→ Textabschnitt

===

Sehr geehrte Damen und Herren,

wir freuen uns für alle Auszubildenden, die jetzt ihre Ausbildung begonnen haben und eine Berufsschule außerhalb ihres Kreises oder ihrer kreisfreien Stadt besuchen, dass sie 20 € Fahrkosten pro Schulwoche bekommen. Allerdings teilen wir mit den Auszubildenden, die keine auswärtige Berufsschule besuchen, das Unverständnis, warum diese keine Fahrkosten erstattet kriegen.

Dazu nur 3 Beispiele, die Ihnen die Ungerechtigkeit vor Augen führen soll:

In Barleben im Landkreis Börde, 10 km von Magdeburg entfernt, haben 2 Jugendliche zum 1. 8. ihre Ausbildung begonnen. Einer von ihnen lernt Anlagenmechaniker und hat in Magdeburg Berufsschule und zahlt für die Wochenkarte 25,50, der andere lernt Kfz-Mechatroniker, wird in Haldensleben beschult und zahlt für die Wochenkarte 38,30 €. Die „auswärtige“ Berufsschule ist in dem Fall Magdeburg – also bekommt der Kfz- Mechatroniker, der länger unterwegs ist und mehr zahlen muss - nichts.

===

→ Aufgabe
Gib aus dem Schreiben über die Fahrkosten wortgetreu die Stelle aus, die mit „Dazu nur 3 Beispiele, die“ beginnt und bis einschließlich „muss - nichts.“ reicht. Die Auflistung danach ist eigenständiges Material und gehört nicht zum Schreiben über die Fahrkosten.

→ Ausgangsmaterial

===

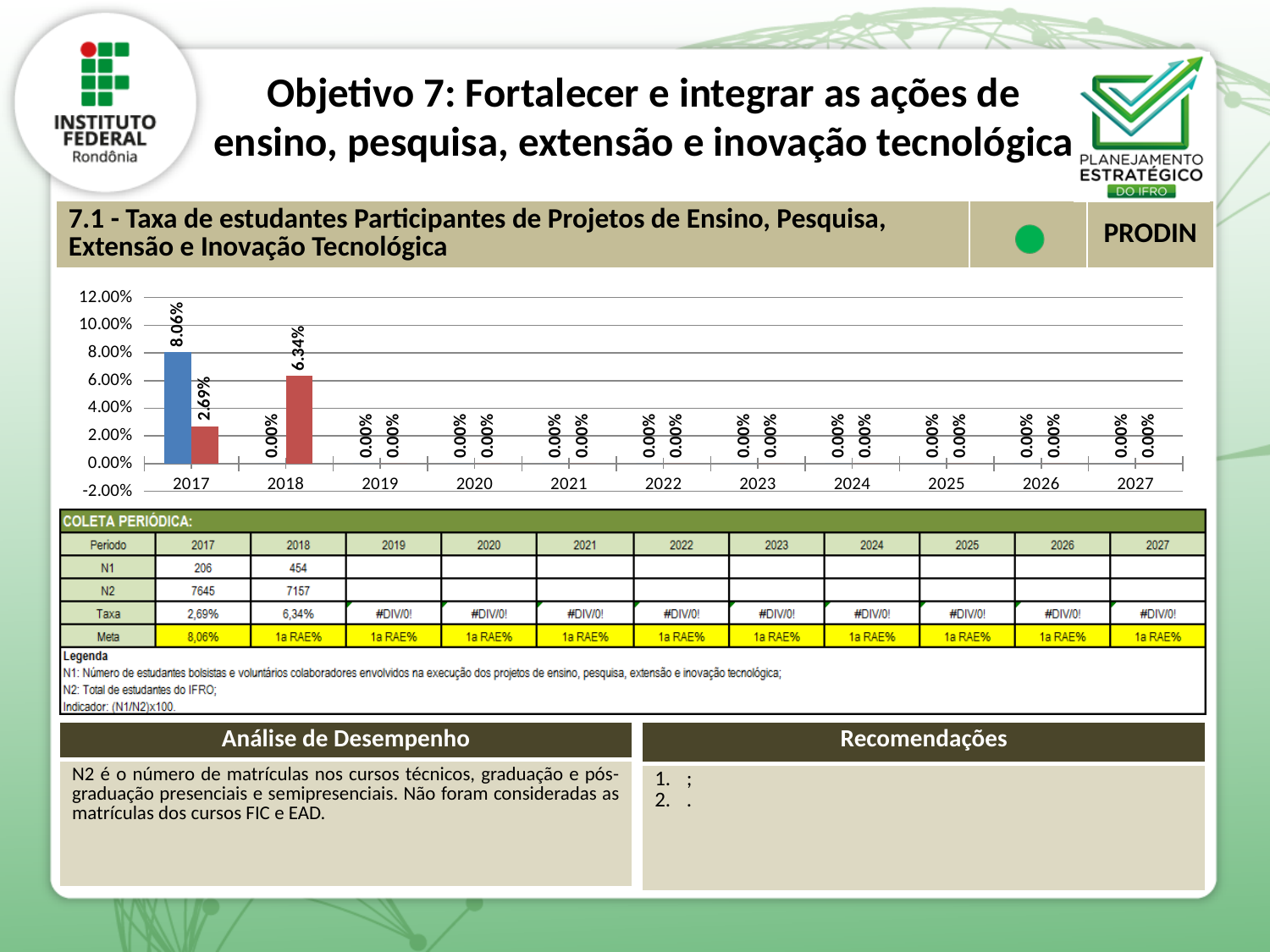
What is the value of the red bar for 2017? 2.69% What is the value of the blue bar for 2017? 8.06% What is the value of the red bar for 2025? 0.00% What is the value of the red bar for 2018? 6.34% Which year has the highest red bar? 2018 What is the value of the blue bar for 2018? 0.00% What type of chart is shown on the slide? bar chart Which is larger, the blue bar for 2017 or the red bar for 2018? the blue bar for 2017 What is the difference between the red bar for 2018 and the red bar for 2017? 3.65% What is the difference between the blue bar and the red bar for 2017? 5.37% How many years are shown on the x axis of the chart? 11 What is the highest value shown on the y axis of the chart? 12.00%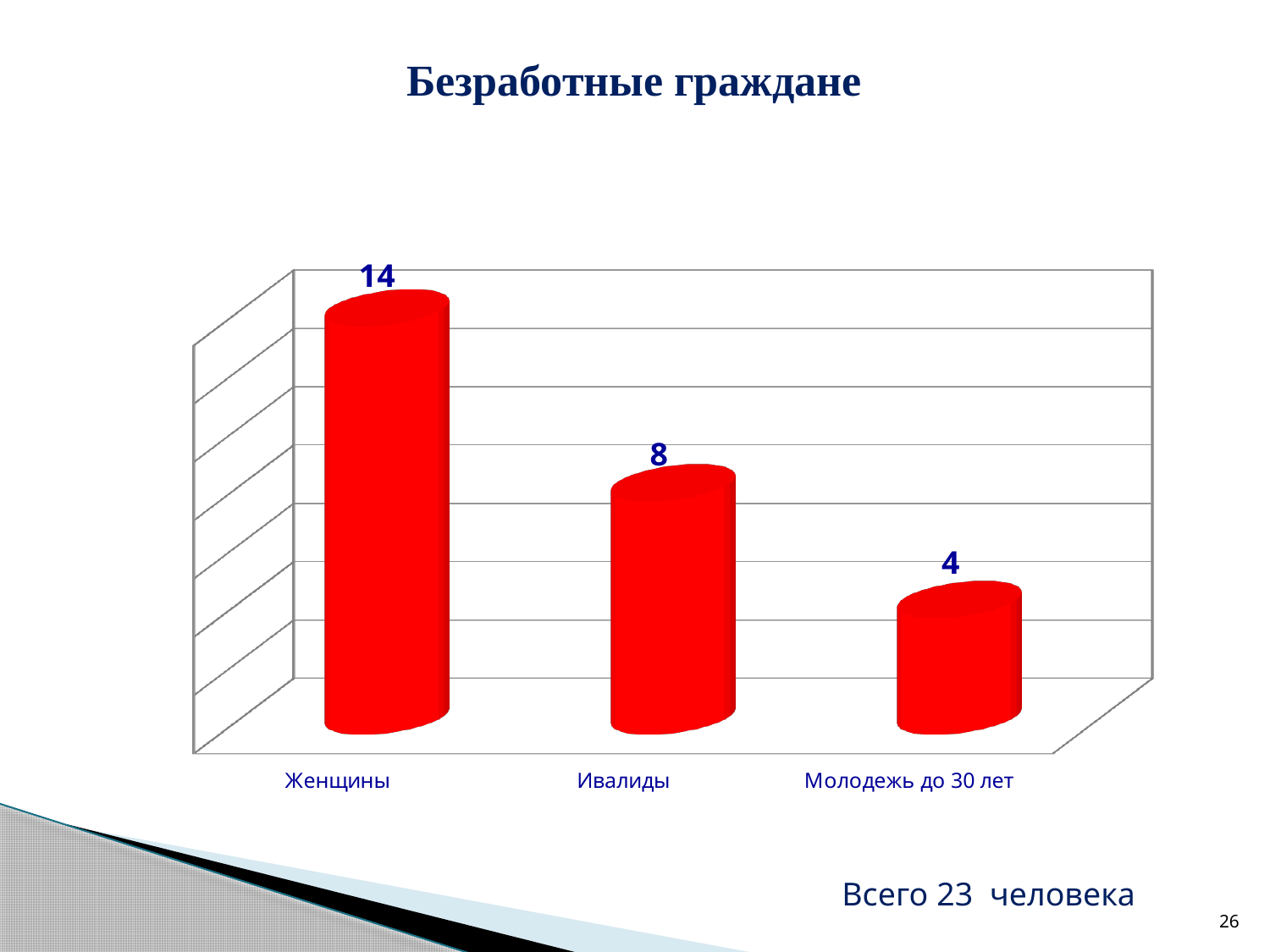
How many categories are shown in the chart? 3 What is the title of the chart? Безработные граждане What is the value for Женщины? 14 Which category has the highest value? Женщины Which is larger, the value for Женщины or the value for Молодежь до 30 лет? Женщины Do the values rise or fall from left to right across the categories? fall What is the value for Ивалиды? 8 What kind of chart is shown on the slide? bar chart What is the difference between the values for Женщины and Ивалиды? 6 What is the value for Молодежь до 30 лет? 4 Which category has the lowest value? Молодежь до 30 лет What is the difference between the values for Ивалиды and Молодежь до 30 лет? 4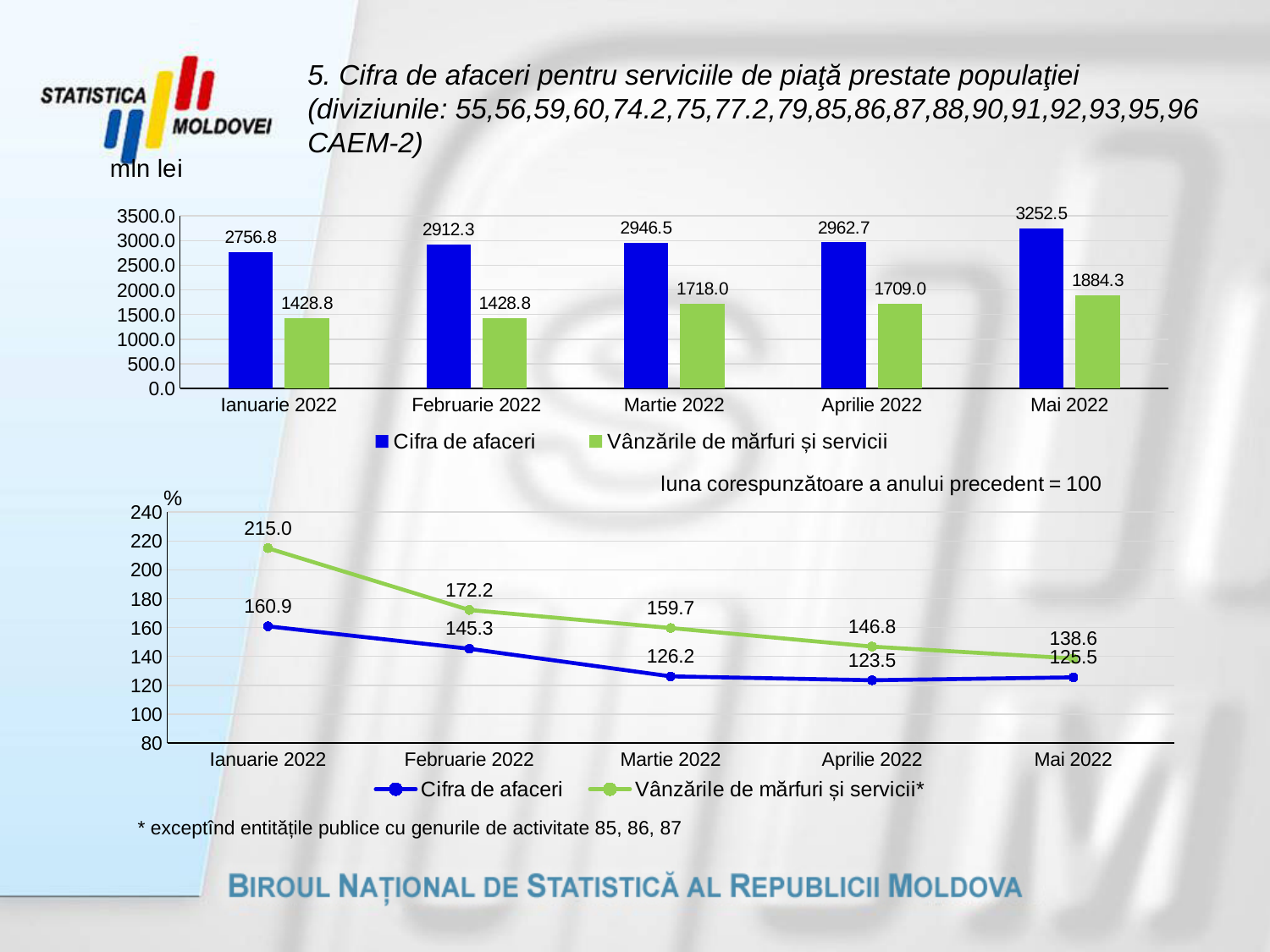
What kind of chart is the top chart on the slide? bar chart In the top bar chart, is the value of Vânzările de mărfuri și servicii for Aprilie 2022 greater or less than 1500.0? greater In the top bar chart, which month has the highest value for Cifra de afaceri? Mai 2022 In the bottom line chart, what is the value of Vânzările de mărfuri și servicii* for Ianuarie 2022? 215.0 How many series does the legend of the bottom line chart list? 2 In the bottom line chart, what is the value of Cifra de afaceri for Aprilie 2022? 123.5 In the top bar chart, what is the value of Vânzările de mărfuri și servicii for Martie 2022? 1718.0 In the bottom line chart, does the Vânzările de mărfuri și servicii* line rise or fall from Ianuarie 2022 to Mai 2022? fall In the top bar chart, what is the difference between Cifra de afaceri and Vânzările de mărfuri și servicii in Ianuarie 2022? 1328.0 In the bottom line chart, which series has the larger value in Martie 2022, Cifra de afaceri or Vânzările de mărfuri și servicii*? Vânzările de mărfuri și servicii* In the top bar chart, which month has the lowest value for Cifra de afaceri? Ianuarie 2022 In the top bar chart, what is the value of Cifra de afaceri for Mai 2022? 3252.5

===

→ Schriftliche Antwort
Dazu nur 3 Beispiele, die Ihnen die Ungerechtigkeit vor Augen führen soll:

In Barleben im Landkreis Börde, 10 km von Magdeburg entfernt, haben 2 Jugendliche zum 1. 8. ihre Ausbildung begonnen. Einer von ihnen lernt Anlagenmechaniker und hat in Magdeburg Berufsschule und zahlt für die Wochenkarte 25,50, der andere lernt Kfz-Mechatroniker, wird in Haldensleben beschult und zahlt für die Wochenkarte 38,30 €. Die „auswärtige“ Berufsschule ist in dem Fall Magdeburg – also bekommt der Kfz- Mechatroniker, der länger unterwegs ist und mehr zahlen muss - nichts.